I knew right away I wanted to use the Iwo Jima photo as the basis for the poster. The first thing I put down on paper, though, was the framing that would be printed with gold ink. I wanted it to look fancy but with tinges of militarism. I looked at some Old World flags and tried to draw the ornamental animals in that style. I wanted to throw in the caduceus as well to represent the medical aspect of Impaled’s imagery.

Once I had finished one side, I knew I’d have a doozy of a time copying it on the other side. I used some tracing paper and traced the drawing with a loose graphite pencil, an 8B. I flipped it over and used the tracing paper as a rub-on transfer.

I was left with a detailed impression of the original ornamentation on which to draw. No computer copying and pasting for me, thanks!

Since I had such success with the transfer method for the frames, I decided to use it again to accurately re-create the iconic Iwo Jima moment. Okay, I fucking traced it. Cheating? Maybe. I also decided for the first time in my posters to just draw some people. All my posters have heavily featured masks. In this instance, the only appropriate mask I could think of was a gas mask. Talk about overused. Instead, I was just going to draw Impaled doing as our name connotes.

I printed out a reverse image of the classic Iwo Jima flag-raising photo. I added the silhouette of an impaled guy I found online. I think it was from the shadow puppets sequence in the movie Bram Stoker’s Dracula. Good; finally I found a use for that million dollar garbage pile.

I did the inking with Higgins Black Magic ink, the only ink I’ve found that can take my vigorous erasing to get rid of my horrible chicken scratch. I used some new 20/0 brushes I bought. Lordy, why have I waited so long to get new brushes? What a god damn difference. I’m covetous of the tiny line work an artist like Alan Forbes can do, so I’m trying the smallest brushes I can find. My unsteady bass playing hand is still a crutch. Sure, I can hit sixteenth notes, but a straight line seems far out of reach.

With little time left before I’d be able to sneak my job into our print shop at Monolith Press, I rushed the lettering. I’m not happy with it. Ce la vie, it was time to work late into the night and get this sucker done the only day I could.

I laid down a silvery white and a gold using very low mesh 137 screens.

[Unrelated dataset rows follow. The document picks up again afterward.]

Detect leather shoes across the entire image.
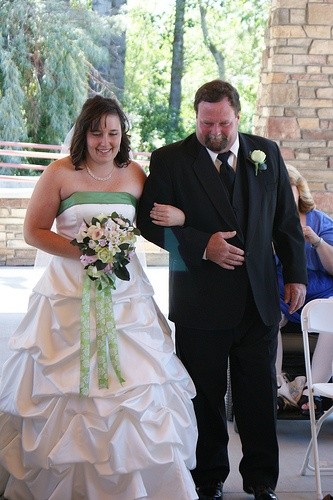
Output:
[199,481,222,500]
[254,487,278,500]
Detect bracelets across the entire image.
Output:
[310,237,327,249]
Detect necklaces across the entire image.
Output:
[82,159,118,180]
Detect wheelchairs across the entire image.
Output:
[225,339,333,433]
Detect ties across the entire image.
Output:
[217,150,236,207]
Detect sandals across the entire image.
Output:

That’s necessary to get the metal flakes through the screen, but it also lays down more ink. That means my paper is bound to stretch more. That’s why it’s important to have good trapping underneath my last color, the brown line. I butt the colors up next to each other while doing the separations in the computer so I can have more play with the registration while printing, apparent once the inks are laid down.

The red fade there isn’t done with a half-tone. For those not into screen printing, it’s known as a split fountain. Usually it’s done as two different color inks that fade into each other. In this case, I ran a dark red with a clear ink extender to fade the red into the paper color.

Split fountains are tricky to control, but the theory is easy enough. You throw in two different inks, tapering the pour of each into the other. When I was doing this at midnight in a cold shop off the water in Alameda while a couple beers in, I must admit I wasn’t checking the resolution of my photos very well. It’s also hard to see the red ink on top of red emulsion, but hopefully the idea is clear enough. No pun intended.

I went through a lot of set up sheets getting the inks to mix in the screen, and a lot of adjusting of the taper of inks to get the results I wanted. Even then, no print is perfectly the same as the inks tend to move a bit and sometimes drip from the flood as the machine chugs away. 

Once done, the posters sit overnight on drying racks before I cut them to size the next day. At this point, they’re signed, sealed, and about to be delivered in a few hours when I head to the show.

Tonight, if yer in Oakland, come see the buy one online in my webshop! Shameless!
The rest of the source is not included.